Everyday encounters with glass – a no-nonsense tumbler, a minimalist vase or a throwaway bauble, say – are unlikely to prepare visitors for the range of work on display at this summer’s British Glass Biennale.
With a new stipulation that entered work could not exceed a floor space of 1m2, the exhibits nonetheless span a great range of creativity, from lighting to large-scale installations, and from the decorative to the functional.
There is an emphasis on the sculptural this year, according to Michelle Keeling, the biennale’s curator, with a significant amount of lighting. The variety of techniques on show include traditional glass casting and engraving, and new technologies such as water-jet cutting – student Margareth Troli uses it for her Bar Rockoco lamp, for example. Sarah Blood, meanwhile, is introducing a fusion of neon with ceramics.

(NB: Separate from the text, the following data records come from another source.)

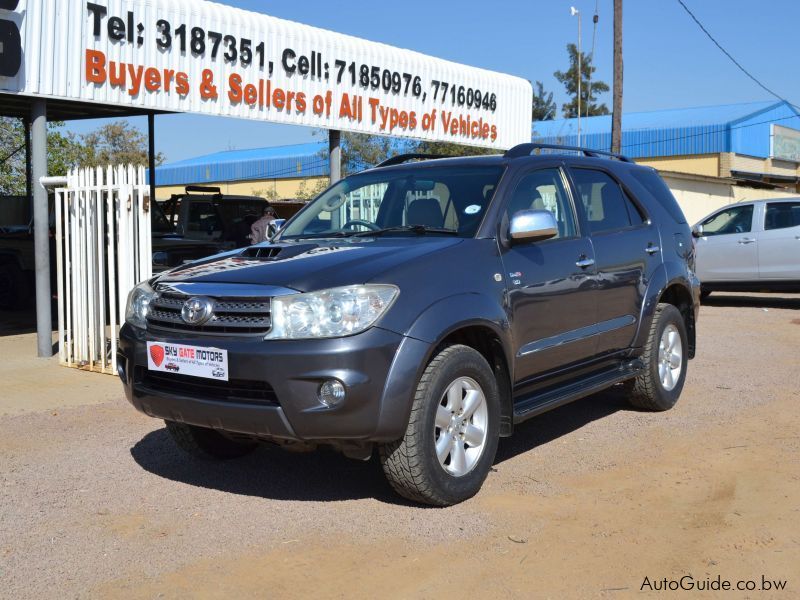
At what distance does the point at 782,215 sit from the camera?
50.0 feet

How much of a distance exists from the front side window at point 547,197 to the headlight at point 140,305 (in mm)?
2175

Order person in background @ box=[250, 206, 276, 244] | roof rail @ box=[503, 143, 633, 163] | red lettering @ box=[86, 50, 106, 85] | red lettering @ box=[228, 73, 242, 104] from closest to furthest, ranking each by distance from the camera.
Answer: roof rail @ box=[503, 143, 633, 163] < red lettering @ box=[86, 50, 106, 85] < red lettering @ box=[228, 73, 242, 104] < person in background @ box=[250, 206, 276, 244]

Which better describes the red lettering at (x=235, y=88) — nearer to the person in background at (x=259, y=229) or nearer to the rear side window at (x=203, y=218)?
the person in background at (x=259, y=229)

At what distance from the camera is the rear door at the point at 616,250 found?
244 inches

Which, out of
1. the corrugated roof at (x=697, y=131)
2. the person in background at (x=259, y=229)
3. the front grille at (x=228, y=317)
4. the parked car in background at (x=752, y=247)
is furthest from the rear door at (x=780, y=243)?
the corrugated roof at (x=697, y=131)

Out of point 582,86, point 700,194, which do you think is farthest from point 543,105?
point 700,194

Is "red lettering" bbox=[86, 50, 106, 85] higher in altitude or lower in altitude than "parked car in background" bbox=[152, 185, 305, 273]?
higher

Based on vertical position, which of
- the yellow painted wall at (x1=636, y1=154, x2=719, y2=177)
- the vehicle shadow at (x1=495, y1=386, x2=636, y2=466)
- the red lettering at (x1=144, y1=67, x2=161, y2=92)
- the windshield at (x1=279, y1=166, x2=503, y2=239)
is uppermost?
the yellow painted wall at (x1=636, y1=154, x2=719, y2=177)

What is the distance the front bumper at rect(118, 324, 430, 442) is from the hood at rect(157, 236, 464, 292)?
0.32m

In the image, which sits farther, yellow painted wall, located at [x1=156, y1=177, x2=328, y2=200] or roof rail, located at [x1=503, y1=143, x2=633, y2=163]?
yellow painted wall, located at [x1=156, y1=177, x2=328, y2=200]

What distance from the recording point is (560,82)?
86625 mm

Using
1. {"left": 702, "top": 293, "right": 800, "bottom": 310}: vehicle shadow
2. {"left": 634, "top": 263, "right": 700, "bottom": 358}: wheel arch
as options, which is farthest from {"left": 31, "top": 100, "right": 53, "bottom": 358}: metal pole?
{"left": 702, "top": 293, "right": 800, "bottom": 310}: vehicle shadow

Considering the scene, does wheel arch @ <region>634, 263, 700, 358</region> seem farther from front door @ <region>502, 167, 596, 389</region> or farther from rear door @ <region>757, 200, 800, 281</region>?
rear door @ <region>757, 200, 800, 281</region>

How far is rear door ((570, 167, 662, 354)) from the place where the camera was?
20.3 feet
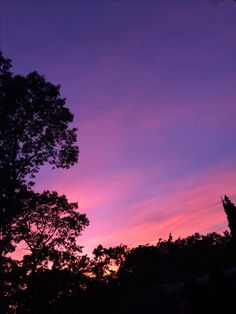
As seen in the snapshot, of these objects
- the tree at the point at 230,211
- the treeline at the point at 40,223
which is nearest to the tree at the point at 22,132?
the treeline at the point at 40,223

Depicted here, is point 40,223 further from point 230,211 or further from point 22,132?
point 230,211

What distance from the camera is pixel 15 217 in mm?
20547

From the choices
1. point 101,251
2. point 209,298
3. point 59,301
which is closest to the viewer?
point 209,298

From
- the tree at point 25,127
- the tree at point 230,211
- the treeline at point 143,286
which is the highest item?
the tree at point 25,127

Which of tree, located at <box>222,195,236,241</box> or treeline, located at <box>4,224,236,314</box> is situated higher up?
tree, located at <box>222,195,236,241</box>

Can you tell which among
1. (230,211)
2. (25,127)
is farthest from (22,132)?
(230,211)

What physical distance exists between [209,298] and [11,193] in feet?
36.7

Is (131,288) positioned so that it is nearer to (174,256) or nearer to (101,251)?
(174,256)

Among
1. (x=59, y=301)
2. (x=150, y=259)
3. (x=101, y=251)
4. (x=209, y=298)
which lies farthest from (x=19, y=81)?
(x=101, y=251)

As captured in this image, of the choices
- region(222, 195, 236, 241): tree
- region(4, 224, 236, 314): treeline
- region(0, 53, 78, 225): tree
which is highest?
region(0, 53, 78, 225): tree

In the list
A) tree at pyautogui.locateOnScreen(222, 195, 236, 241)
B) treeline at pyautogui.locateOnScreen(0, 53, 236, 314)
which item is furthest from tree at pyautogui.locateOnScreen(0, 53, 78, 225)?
tree at pyautogui.locateOnScreen(222, 195, 236, 241)

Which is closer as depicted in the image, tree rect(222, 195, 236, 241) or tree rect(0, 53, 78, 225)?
tree rect(0, 53, 78, 225)

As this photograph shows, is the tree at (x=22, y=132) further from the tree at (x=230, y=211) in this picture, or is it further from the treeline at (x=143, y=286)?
the tree at (x=230, y=211)

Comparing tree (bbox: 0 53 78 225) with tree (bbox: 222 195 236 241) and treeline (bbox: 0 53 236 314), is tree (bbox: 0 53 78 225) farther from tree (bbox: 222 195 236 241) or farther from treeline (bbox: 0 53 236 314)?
tree (bbox: 222 195 236 241)
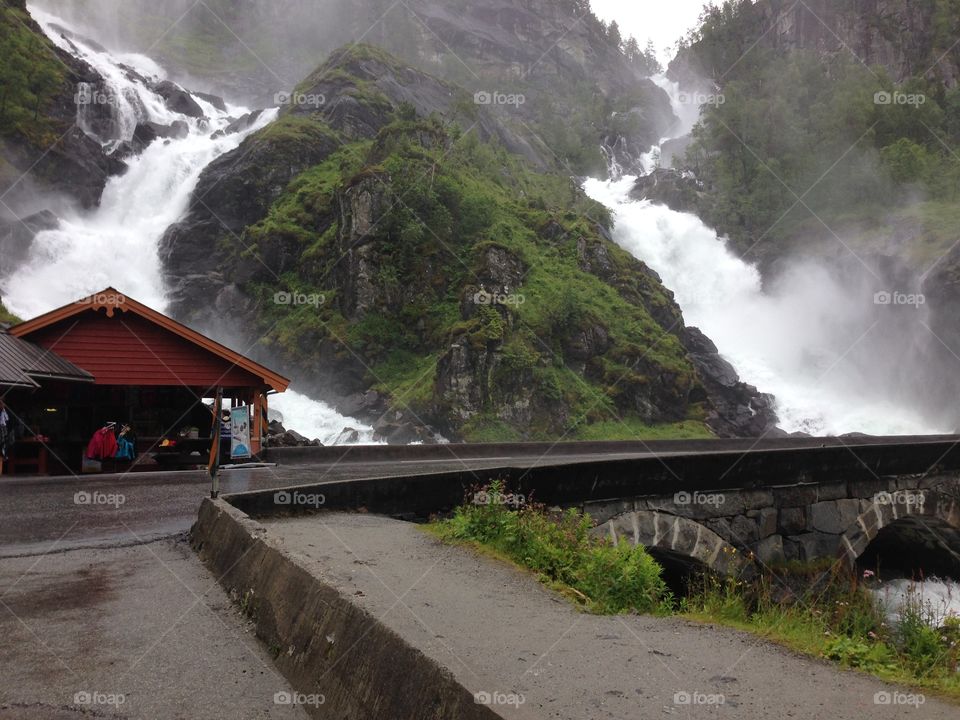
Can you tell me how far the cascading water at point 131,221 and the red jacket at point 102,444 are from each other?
16968 millimetres

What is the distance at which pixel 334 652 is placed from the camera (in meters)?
4.31

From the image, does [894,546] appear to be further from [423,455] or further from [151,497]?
[151,497]

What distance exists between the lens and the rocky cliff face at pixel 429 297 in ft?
135

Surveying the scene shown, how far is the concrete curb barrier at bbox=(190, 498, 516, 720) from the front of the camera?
3.47 metres

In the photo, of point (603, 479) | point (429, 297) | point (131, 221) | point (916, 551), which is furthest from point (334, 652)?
point (131, 221)

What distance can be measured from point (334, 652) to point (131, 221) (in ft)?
165

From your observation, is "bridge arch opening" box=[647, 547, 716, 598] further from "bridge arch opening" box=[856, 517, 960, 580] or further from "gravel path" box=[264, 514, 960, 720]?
"gravel path" box=[264, 514, 960, 720]

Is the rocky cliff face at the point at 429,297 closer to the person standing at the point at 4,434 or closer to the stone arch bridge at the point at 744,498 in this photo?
the person standing at the point at 4,434

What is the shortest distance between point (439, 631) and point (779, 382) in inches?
1956

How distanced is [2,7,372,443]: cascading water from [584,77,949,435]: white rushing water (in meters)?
26.7

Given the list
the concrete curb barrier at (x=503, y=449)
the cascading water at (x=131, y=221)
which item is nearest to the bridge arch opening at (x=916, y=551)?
the concrete curb barrier at (x=503, y=449)

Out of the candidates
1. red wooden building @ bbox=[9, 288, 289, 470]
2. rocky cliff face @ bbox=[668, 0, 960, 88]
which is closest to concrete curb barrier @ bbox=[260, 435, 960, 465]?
red wooden building @ bbox=[9, 288, 289, 470]

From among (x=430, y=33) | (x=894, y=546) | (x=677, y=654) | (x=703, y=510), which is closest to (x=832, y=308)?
(x=894, y=546)

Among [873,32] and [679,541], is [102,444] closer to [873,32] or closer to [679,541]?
[679,541]
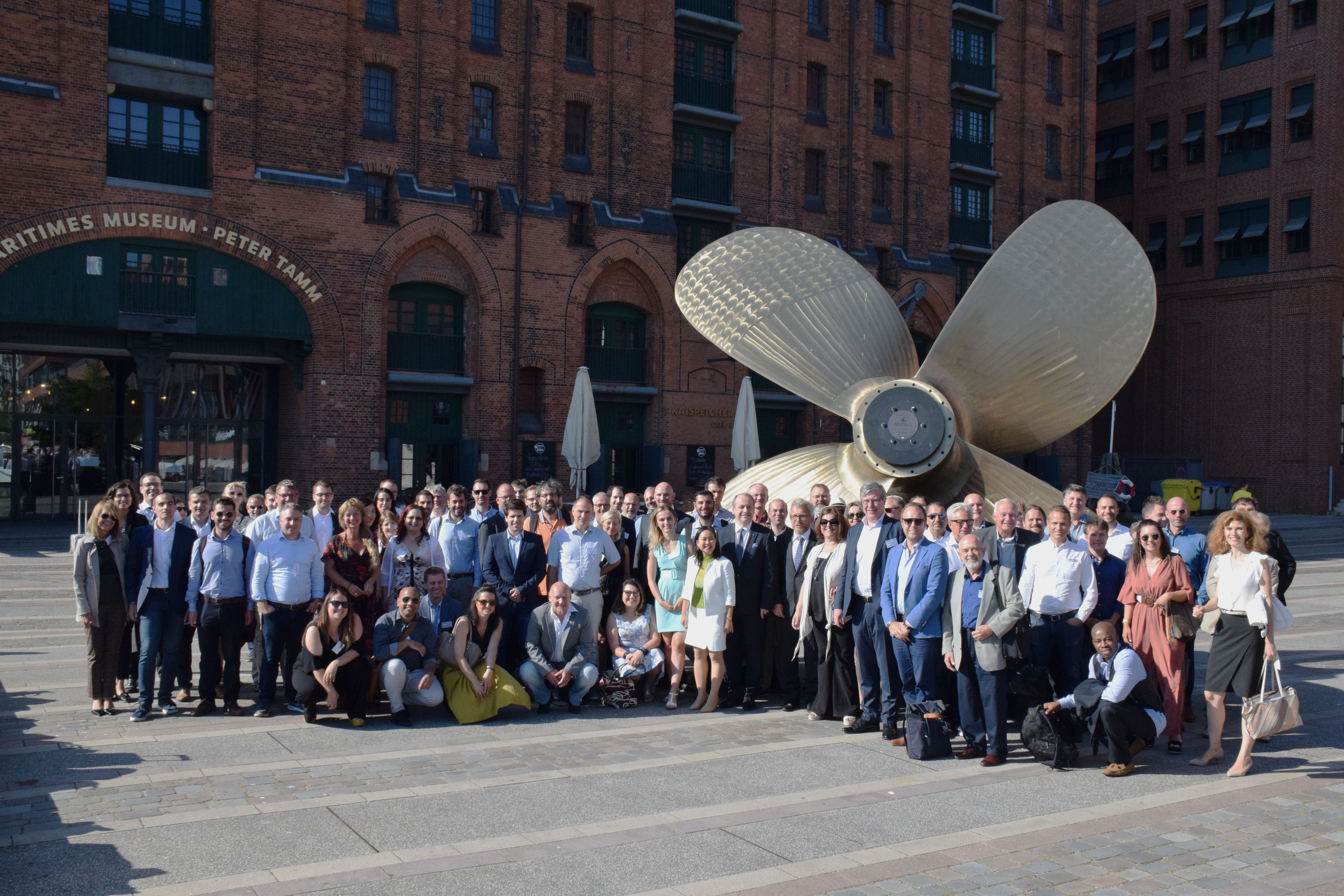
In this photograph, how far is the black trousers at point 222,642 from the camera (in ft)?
28.2

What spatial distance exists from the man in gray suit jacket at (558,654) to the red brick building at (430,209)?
16.2 m

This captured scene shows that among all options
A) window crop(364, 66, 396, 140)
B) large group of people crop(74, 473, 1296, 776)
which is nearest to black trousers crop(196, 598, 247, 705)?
large group of people crop(74, 473, 1296, 776)

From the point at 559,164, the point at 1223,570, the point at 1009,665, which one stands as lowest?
the point at 1009,665

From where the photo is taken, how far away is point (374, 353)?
24.6 meters

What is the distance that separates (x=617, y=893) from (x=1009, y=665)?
12.3ft

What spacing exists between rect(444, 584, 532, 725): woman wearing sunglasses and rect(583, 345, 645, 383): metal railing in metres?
19.2

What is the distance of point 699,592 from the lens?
923 cm

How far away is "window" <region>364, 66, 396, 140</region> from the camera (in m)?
25.0

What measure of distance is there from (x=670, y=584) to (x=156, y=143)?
59.6 ft

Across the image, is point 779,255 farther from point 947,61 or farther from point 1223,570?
point 947,61

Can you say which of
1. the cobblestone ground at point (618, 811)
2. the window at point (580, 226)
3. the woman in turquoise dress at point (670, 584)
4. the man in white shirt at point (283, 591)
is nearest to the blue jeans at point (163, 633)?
the cobblestone ground at point (618, 811)

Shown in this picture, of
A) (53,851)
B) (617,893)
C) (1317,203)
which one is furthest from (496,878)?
(1317,203)

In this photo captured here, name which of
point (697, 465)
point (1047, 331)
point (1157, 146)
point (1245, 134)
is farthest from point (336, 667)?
point (1157, 146)

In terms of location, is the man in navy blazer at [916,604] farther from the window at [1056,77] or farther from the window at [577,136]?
the window at [1056,77]
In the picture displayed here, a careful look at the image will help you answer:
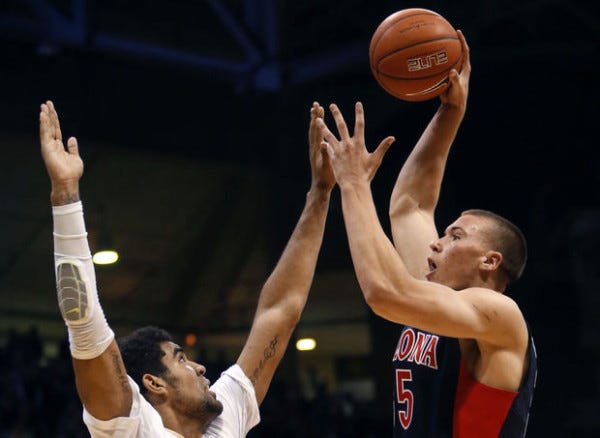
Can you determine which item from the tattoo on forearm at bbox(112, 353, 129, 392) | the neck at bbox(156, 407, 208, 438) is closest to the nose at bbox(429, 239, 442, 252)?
the neck at bbox(156, 407, 208, 438)

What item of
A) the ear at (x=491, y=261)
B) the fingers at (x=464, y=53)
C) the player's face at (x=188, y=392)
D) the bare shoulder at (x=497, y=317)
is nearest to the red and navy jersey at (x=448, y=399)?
the bare shoulder at (x=497, y=317)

There is also a trend towards crossover with other disciplines. Cathryn Shilling fuses strips of glass to form a flat sheet that resembles woven material to create fabric-like pieces, and Kathryn Wightman’s creations also have strong connections with textiles and fashion.
Bob Crooks is inspired by geometry, architecture, the natural and man-made world, as well as the qualities of glass itself.
’There are great examples of the breadth of what can be done with glass today,’ says Keeling. ’Glass is being recognised more as an art form, and we’re introducing it to a lot of people who wouldn’t have the opportunity to see this work.’